A very large spider that was being attacked by a huge swarm of ants. We freed it up a bit

This thorny spider was about an inch across (Ben pic)

And a happy discovery – this huge fellow who’s a very close relative of the spider in Panama we wrote in some detail about. The back markings are different only as far as we could see

There’s something called a clay lick in a steep ravine where parrots come to lick the surface apparently for potassium. If you click on this image you’ll see a few top right.

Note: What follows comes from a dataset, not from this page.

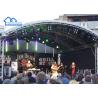 Buy cheap Sliver Black Aluminum Stage Truss Frame Space Structure Spigot Truss For Outdoor from wholesalers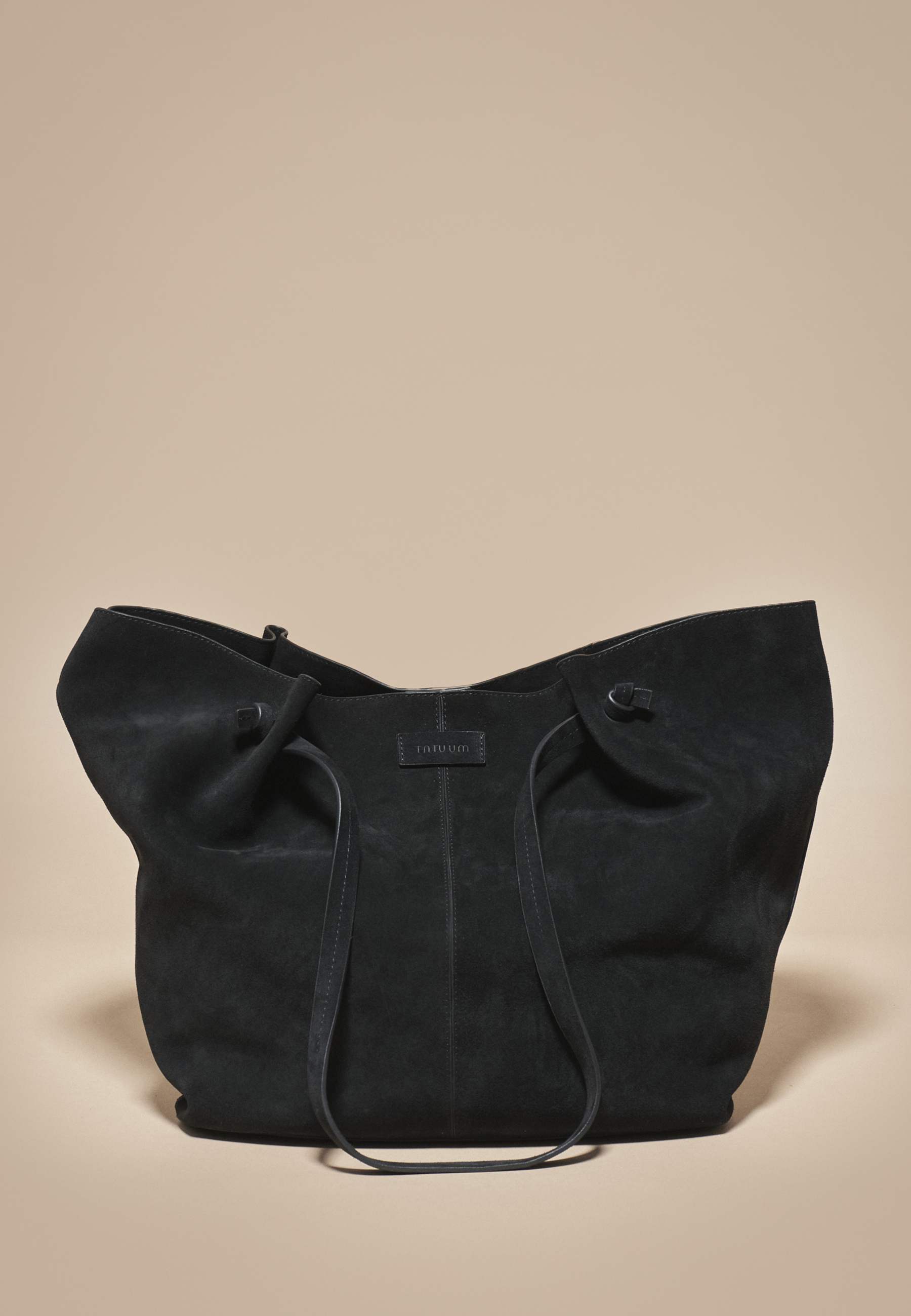 SEMIŠOVÁ TAŠKA S KOZMETICKOU TAŠTIČKOU - ORIA ČIERNA 2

We get back in the boat and our guide takes us to a village where we get a display of native customs from a girl and her sisters. It’s unfortunately not random and they’ve done this before for visitors, which takes the edge off it, but at least we don’t pay for the experience. But anywaIMG_0275y it’s fascinating

We’re given a strange sweet/sour drink from a local plant. It’s unlike anything I’ve tasted and quite good. After a few pulls on it I suddenly think ‘bloody hell, I hope I’m not about to launch into a rip-your-face-off 10 hour ayahuasca trip one country before planned’. I look over at Ben and can tell from his big grin he’s thinking the same thing

Back on the river again

We ask the boat guy to stop at a playa on a big mid-river island

Great walking

We go and explore the little forest

Walk around it a bit

You don’t want to walk in here at night

Back in the boat

Off to see some monos on monkey island. I’m a bit turned off by monkeys right now because of a bastard monkey incident that happened to Maddie and me a couple of days ago. Nope, I can’t talk about it. Just imagine what the grossest thing a guy in the street could do in front of you. Anyway, here are a couple of the little creep’s cousins

This bird is an owl that spends the day parked on top of a post, pretending it can’t be seen. You can walk around it, wave at it, talk to it, generally try and make it move but it won’t. It just stares at you convinced it’s invisible.

Hanging birds nests. Bigger than the ones in Costa Rica

Then, 12 hours after we left, we set off for Coca before dark. Fantastic

A volcano in the distance

The big day is tomorrow. I’m seriously hoping nothing goes wrong, as it easily could.